# IP address of A Fake Facebook ID



## TheLetterD (Mar 18, 2012)

Hello
Someone made a fake ID of a close friend of mine, is there any legal way to obtain the account creator's IP Address? And there is a third friend whose dad is in the Police and if he gets the IP address he can immediately track it down.
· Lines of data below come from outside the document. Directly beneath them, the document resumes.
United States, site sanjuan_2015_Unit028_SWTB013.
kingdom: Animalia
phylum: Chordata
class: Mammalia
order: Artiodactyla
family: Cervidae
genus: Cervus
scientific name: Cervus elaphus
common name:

Please I need help asap! Cuz this guy has a slightly different display name and that would make the reporting process a little longer for facebook to delete it(Which is what a 4th friend told me).
So is there any Legal way? Or if there is an Illegal way, please PM me (LOL JK  , Or AM I??? Hahah yes I am, Or MAYBE NOT???? Well I guess I am. But what if? Nahhh, probably not. -I guess you get the message.)


----------



## Gollum (Mar 18, 2012)

are you high?


----------



## TheLetterD (Mar 18, 2012)

*thedailyintruder.com/wp-content/uploads/2012/02/no.jpg


----------



## theserpent (Mar 19, 2012)

Dude,Report that id as a fake id.
Provide facebook the link of your friend.Facebook might take action


----------



## coolpcguy (Mar 19, 2012)

> is there any legal way to obtain the account creator's IP Address?


No.



> Or if there is an Illegal way


There is no illegal way either, unless you decide to break into facebook's servers.. which is.. yeah.


----------



## Zangetsu (Mar 19, 2012)

@TheLetterD: there is only one way to get the IP address of fake id;Facebook knows the logged IP address.which only they will give on police intervention..


----------



## TheLetterD (Mar 19, 2012)

Oh thats cool.
Thanks anyways.It has been deleted. Actually that was just an excuse. My friend wanted to beat the crap outta that guy.
Well.


----------



## ico (Mar 19, 2012)

weird thread.

Closing.


----------